**BRIEF**
Put the lines of each entry below into a numbered list, omitting any blank lines.
— start of PROVIDED MATERIAL —
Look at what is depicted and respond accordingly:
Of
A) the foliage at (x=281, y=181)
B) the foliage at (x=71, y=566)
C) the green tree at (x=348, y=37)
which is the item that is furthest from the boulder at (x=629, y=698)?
— end of PROVIDED MATERIAL —
**CORRECT RESULT**
1. Look at what is depicted and respond accordingly:
2. Of
3. A) the foliage at (x=281, y=181)
4. B) the foliage at (x=71, y=566)
5. C) the green tree at (x=348, y=37)
6. which is the item that is furthest from the boulder at (x=629, y=698)?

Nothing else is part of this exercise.